**Task**
Beginning with the line that contains "CeramicSpeed Tornillo de", copy each subsequent line of the data below through the last one, including both ends but not the pictures.

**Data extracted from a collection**
-- -- --
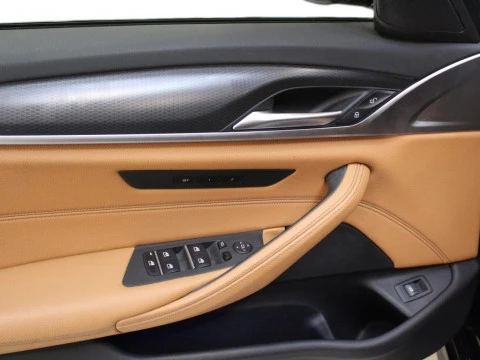 BMW Serie 5 520dA Touring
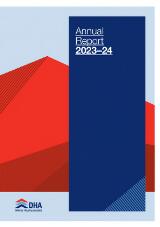 Thumbnail - Annual Report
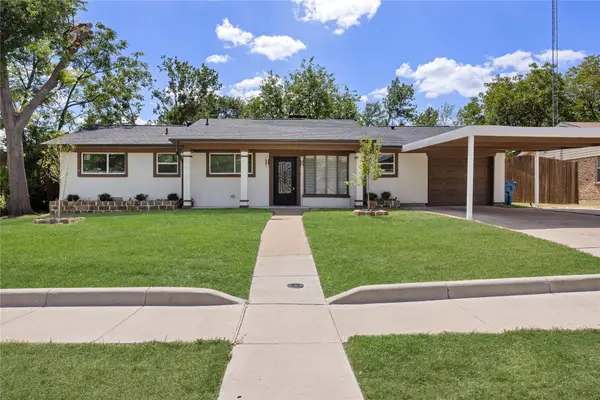 1418 Royal Drive, Kaufman, TX 75142
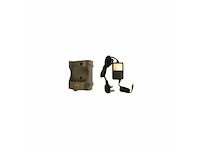 Mcmurdo r2 charger 12 vdc for gmdss handheld - 84-215 - afbeelding 2 van  4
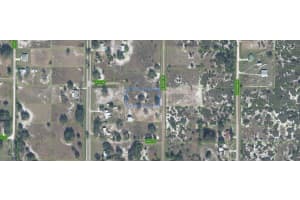 600 DICKEY ROAD, AVON PARK, FL 33825 - MLS#MFRO6333492
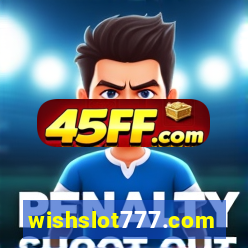 wishslot777.com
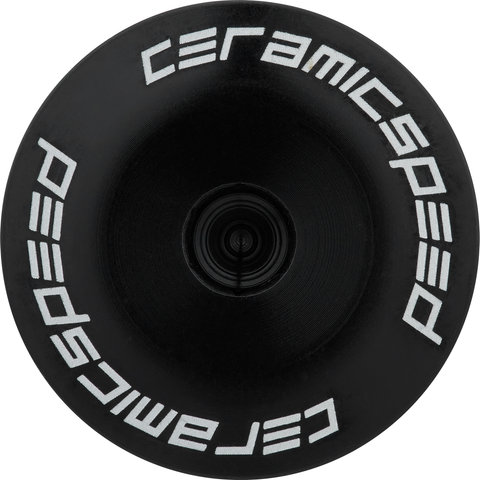 CeramicSpeed Tornillo de biela para Shimano - black
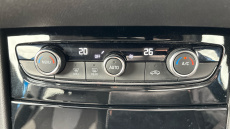 Vauxhall Grandland X 1.2 Turbo Griffin 5dr Petrol Hatchback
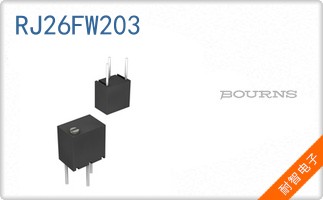 RJ26FW203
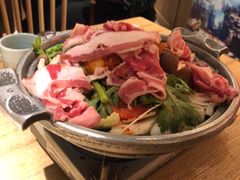 -初居食屋日式料理(万象城购物中心店)
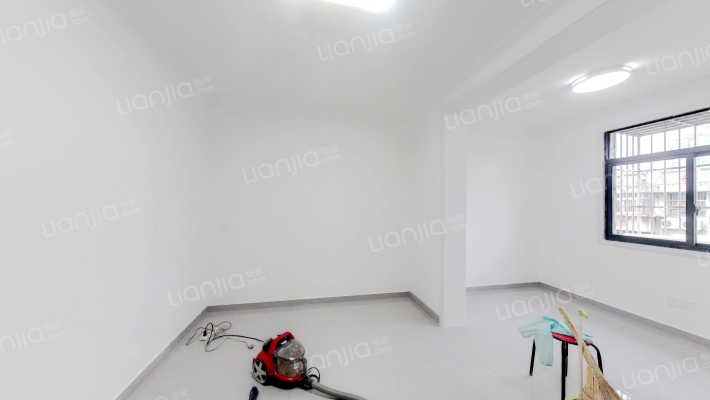 合肥市教院二手房实景图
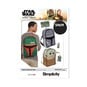 Simplicity Star Wars Rucksacks Sewing Pattern S9619 image number 1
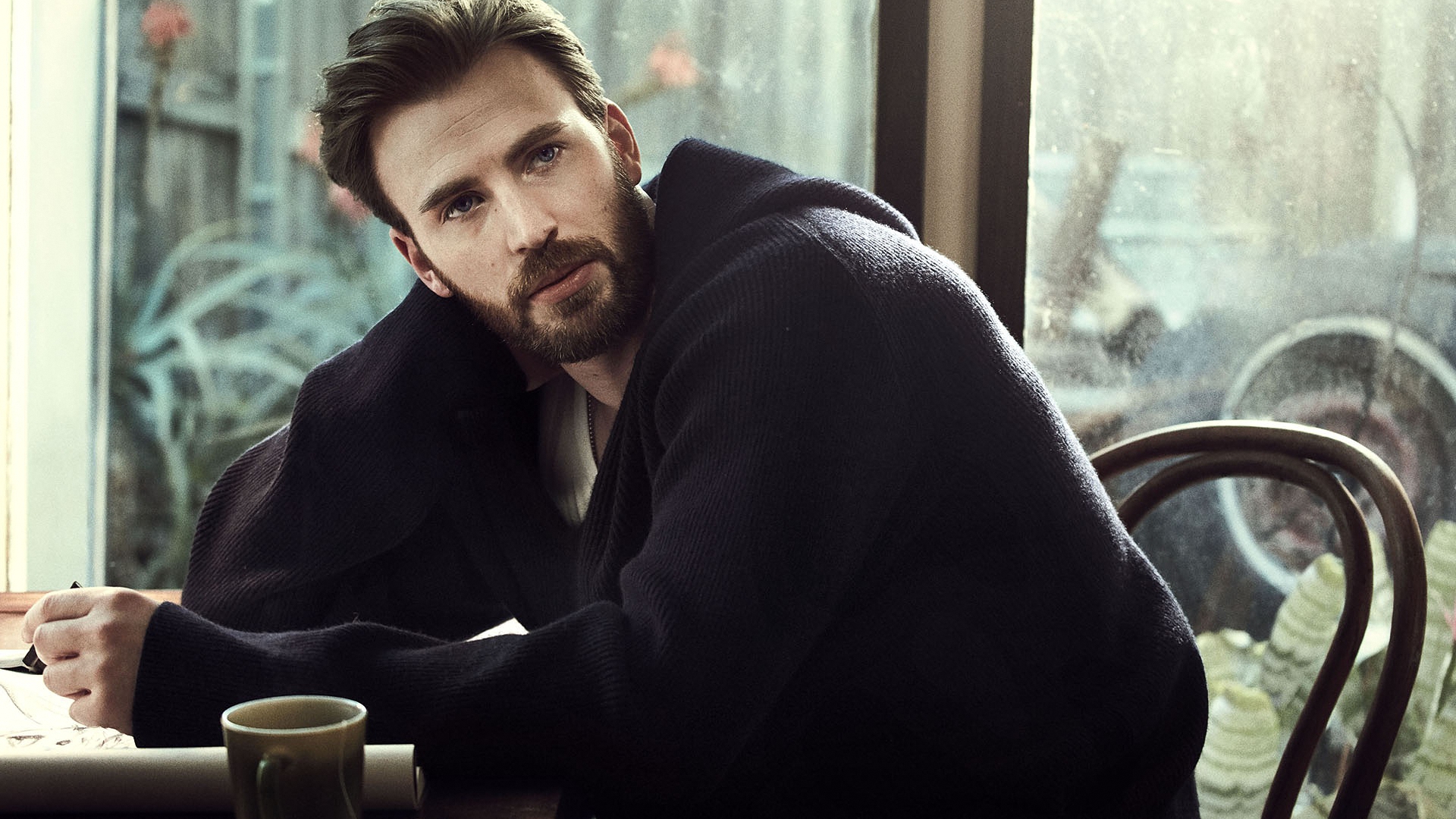 chris, evans, wang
-- -- --
**Response**
 CeramicSpeed Tornillo de biela para Shimano - black
 Vauxhall Grandland X 1.2 Turbo Griffin 5dr Petrol Hatchback
 RJ26FW203
 -初居食屋日式料理(万象城购物中心店)
 合肥市教院二手房实景图
 Simplicity Star Wars Rucksacks Sewing Pattern S9619 image number 1
 chris, evans, wang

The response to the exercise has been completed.